Sarà di nuovo Giuseppe Prezzolini, pochi anni dopo, a dare vita e inchiostro a uno dei periodici più importanti dell’epoca, “La Voce”, che vedrà a partire dal 1908 il diffondersi su quelle pagine di un discorso ampio nelle tematiche, pluralista nelle voci e internazionale nel respiro. Proprio a quella rivista si ispireranno in seguito altri periodici d’avanguardia e proprio in quelle pagine si troveranno a scrivere, uniti nella volontà di rinascita, esponenti del fascismo e antifascismo, personalità come quelle di Giovanni Papini e Ardengo Soffici e quelle di Giovanni Amendola e Gaetano Salvemini.

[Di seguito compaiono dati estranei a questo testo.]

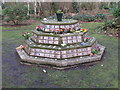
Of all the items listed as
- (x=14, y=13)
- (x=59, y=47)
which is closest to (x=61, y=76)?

Scrive Prezzolini facendo un bilancio nel nono numero de “La Voce” uscito nel 1909: “Il nostro programma se è, da una parte, protesta e critica delle deviazioni, delle meschinerie, delle viltà che guastano molti ingegni […], non è questo soltanto. […] Ci si propone qui di trattare tutte le questioni pratiche che hanno riflessi nel mondo intellettuale e religioso ed artistico; di reagire alla retorica degli italiani obbligandoli a veder da vicino la loro realtà sociale; di educarci a risolvere le piccole questioni e i piccoli problemi, per trovarci più preparati un giorno a quelle grandi; di migliorare il terreno dove deve vivere e fiorire la vita dello spirito”.

Ecco dunque che la mostra – organizzata dalle Gallerie degli Uffizi e dalla Biblioteca Nazionale Centrale di Firenze e curata da Giovanna Lambroni, Simona Mammana e Chiara Toti – prende come riferimento le riviste quali contenitori (fragili e bisognosi di cure per la carta economica che veniva usata) dei temi che danno forma al contesto culturale, storico, intellettuale di quegli anni. Sono infatti proprio questi periodici a rappresentare all’inizio del secolo scorso un importante compromesso tra possibilità di analisi e velocità di uscita (troppo limitato lo spazio del quotidiano, troppo lunga la gestazione di un libro.

La mostra continua attraverso l’assiomatica e provocatoria “Lacerba” e le tante altre testate che sono emerse (“Valori plastici”, “La Ronda”, “Energie Nove”, “Ordine Nuovo”, “Rivoluzione liberale”) per concludersi nella radicalizzazione ideologica tra Strapaese (con “Il Selvaggio” e “L’Italiano”) e Stracittà (con “900” e “Solaria”) che ci traghettano in un’atmosfera già fascista.

Osservando quanto è restato (malgrado i danni portati dall’alluvione e ancora in parte visibili nonostante il lavoro dei restauratori) viene da interrogarsi sull’oggi, sulla velocità che impera accanto alla complessità dei fenomeni, sul web dei cui contenuti siamo più o meno tutti creatori, sulla loro autorevolezza calcolata da algoritmi, sul self-publishing. Siamo in grado noi (scrittori e lettori di oggi – includiamo tra questi anche l’intelligenza artificiale?) di non essere da meno quanto a spirito critico e libertà di giudizio? Sapremo prevenire i rischi cui, più o meno consapevolmente, andiamo incontro?